Saved data entries:
▶
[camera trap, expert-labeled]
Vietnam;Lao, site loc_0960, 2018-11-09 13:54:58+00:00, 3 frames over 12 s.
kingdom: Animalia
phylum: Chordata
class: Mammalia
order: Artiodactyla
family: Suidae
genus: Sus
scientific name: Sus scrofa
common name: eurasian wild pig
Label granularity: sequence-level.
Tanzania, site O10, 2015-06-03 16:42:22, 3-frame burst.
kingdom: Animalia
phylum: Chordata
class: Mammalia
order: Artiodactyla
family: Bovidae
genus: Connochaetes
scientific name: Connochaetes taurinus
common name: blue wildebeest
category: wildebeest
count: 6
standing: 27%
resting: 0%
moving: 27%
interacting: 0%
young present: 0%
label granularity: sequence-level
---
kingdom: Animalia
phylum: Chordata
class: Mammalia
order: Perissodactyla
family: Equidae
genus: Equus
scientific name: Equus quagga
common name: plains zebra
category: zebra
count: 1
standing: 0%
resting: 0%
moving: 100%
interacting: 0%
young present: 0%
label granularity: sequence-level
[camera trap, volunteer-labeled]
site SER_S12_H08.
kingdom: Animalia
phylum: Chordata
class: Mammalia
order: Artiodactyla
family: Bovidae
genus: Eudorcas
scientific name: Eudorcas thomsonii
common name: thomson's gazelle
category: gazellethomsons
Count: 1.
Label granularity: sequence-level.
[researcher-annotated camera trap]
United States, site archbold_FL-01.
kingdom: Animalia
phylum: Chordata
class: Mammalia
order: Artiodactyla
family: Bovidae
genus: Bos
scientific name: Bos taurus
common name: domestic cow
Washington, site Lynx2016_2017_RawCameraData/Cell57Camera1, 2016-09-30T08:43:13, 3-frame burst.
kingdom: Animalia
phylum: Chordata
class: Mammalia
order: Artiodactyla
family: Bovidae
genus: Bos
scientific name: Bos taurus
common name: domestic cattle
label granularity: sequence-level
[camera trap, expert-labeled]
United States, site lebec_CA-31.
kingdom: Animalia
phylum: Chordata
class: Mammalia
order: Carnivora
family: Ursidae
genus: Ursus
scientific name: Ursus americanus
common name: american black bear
◀
WORK TO BE COMPLETED: Your answer should consist of the lines from the line with "standing: 27%" to the line with "common name: plains zebra" above, repeated exactly, both ends included.

SOLUTION TO THE EXERCISE:
standing: 27%
resting: 0%
moving: 27%
interacting: 0%
young present: 0%
label granularity: sequence-level
---
kingdom: Animalia
phylum: Chordata
class: Mammalia
order: Perissodactyla
family: Equidae
genus: Equus
scientific name: Equus quagga
common name: plains zebra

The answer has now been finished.